The formulas I'm using to find the trendline and errors are from *, and it involves equations (3) and (7) from the paper.
*http://seismo.berkeley.edu/~kirchner/eps_120/Toolkits/Toolkit_10.pdf
These give the respective intercept a and slope b. Then I used equation (15) to find the correlation coefficient:

$$\r=b\frac{S_x}{S_y}$$

b is the value found from the big formula in (7), $S_x$ and $S_y$ are the standard deviations in the dependent and independent data sets.

This was needed to calculate the standard error using formula (17), but I ran into some trouble because formula (15) gave a correlation coefficient of larger than |1| for some of the data sets, and when you plug this into (17), you get a negative square root.

So I did a quick search and found an alternative formula from http://www.ditutor.com/regression/correlation_coefficient.html
$$r=\frac{cov(x,y)}{S_xS_y}$$
which gave correlation coefficents of less than |1| for all the data sets.

But the thing is, for some of the data sets, both formulas work and the latter gives a much small errors than the former - although both do give very small errors (you can't see them on the graph). For now, I'm using the one which gives the bigger error, but which should I use and why doesn't the correlation coefficient formula in the paper always work?

Also, the trendline calculated using the formula from the paper is also quite poor - there is a very clear linear trend in the data points and the one that I calculated using the formula is a pretty bad fit. Can I just use apply the errors I calculated to my data points and not use the trendline?
I'm not sure I can do that because the paper says that the standard error is in the slope of the regression line, not for the actual data points.

By the way, in case there is a difference between a 'trendline' and a 'regression line' - I mean the same thing in this post as I'm not aware of what the differences are...my apologies to anyone who gets offended by this!

Thanks

2. Oct 27, 2013

Stephen Tashi

Is there an argument based on physics that says the gas level should change linearly with time?

I haven't checked formula 15 for r in the paper, but a correlation coefficient should never be greater than 1.

3. Oct 28, 2013

chipotleaway

We were measuring changes in CO2 and O2 levels in a closed container containing some plants. I don't know but that's we measured.

Yeah..that's why I had to use the second formula in the OP for some of the data sets but for some, both formulas work. The one in the paper gives a bigger error where it works but I'm not sure if it's correct at all

4. Oct 28, 2013

Stephen Tashi

My guess is that you are using one of the formulas incorrectly. Can you find a simple example where the two methods give different values of the correlation coefficient?

5. Oct 29, 2013

chipotleaway

The two formulas give different correlation coefficients for all the data sets, it's most are bigger than |1| (for the first formula).
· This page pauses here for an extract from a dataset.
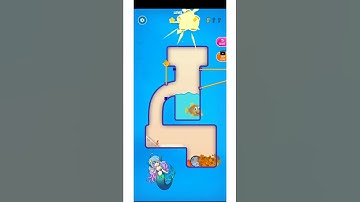 New Save The Fish Level 15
Here's one where the correlation coefficient is 'acceptable'.

Standard deviation in x = 4.438234
Standard deviation in y = 211.1072

First formula:

b-value = 38.53639
Correlation coefficient = 0.810174

Second formula:
Covariance = 931.2381
Correlation coefficient = 0.993911

And here's an example where the correlation coefficient using the first formula is too big
Standard deviation in x = 4.438234
Standard deviation in y = 741.0841

First formula:
b-value = -1429.57
Correlation coefficient = -8.56147

Second formula:
Covariance = -2824.48
Correlation coefficient = -0.85874

I'm doing all calculations in Excel so I've attached the file incase you want to have a look but I've gone over the formulas several times and can't find any errors. (the correlation coefficient that is too big is the O2 data, the first one in the file).

Attached Files:

• data1.xlsx
File size:
35.2 KB
Views:
51
6. Oct 29, 2013

Stephen Tashi

I don't understand how you got b = -1429.5708415884 from the values var(X) = (4.4382335075
)^2 and cov(X,Y) = -2824.4800243686

7. Oct 29, 2013

chipotleaway

I was told to use equation (7) (the more convoluted formula for b) but I just did a quick test using $b=\frac{Cov(X,Y)}{Var(x)}$ (which I didn't notice until you mentioend var(X)) and the b-value it gives gives the same correlation coefficient as the second.
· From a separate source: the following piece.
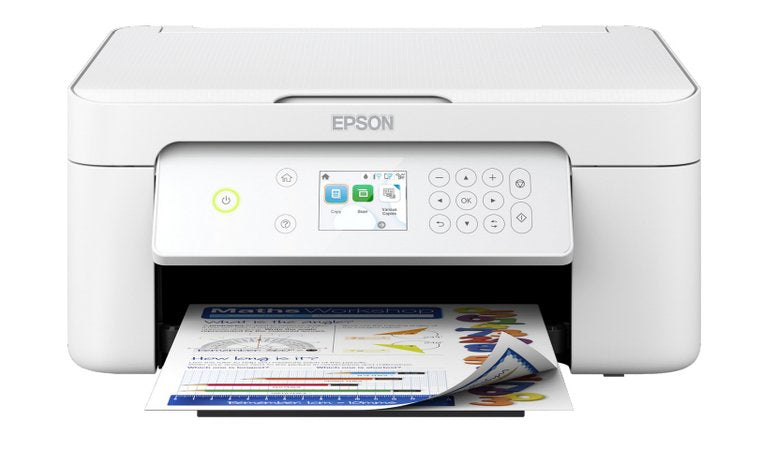 EAN 8715946702711 - Epson Expression Home XP-4205 imagen 1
The slope of the regression/trendline is also much better fit now, except that the constant a is still quite high the line is translated up and does not lie over the data points. Probably another error in there somewhere I'll have to go through it again.

But thanks a lot!

8. Oct 31, 2013

chipotleaway

I cant find anymore errors but when finding the averages in the data points, dividing by n+1 rather than n makes the regression line line up with the data really nicely, so that fixes all the problems so far but I don't why it works.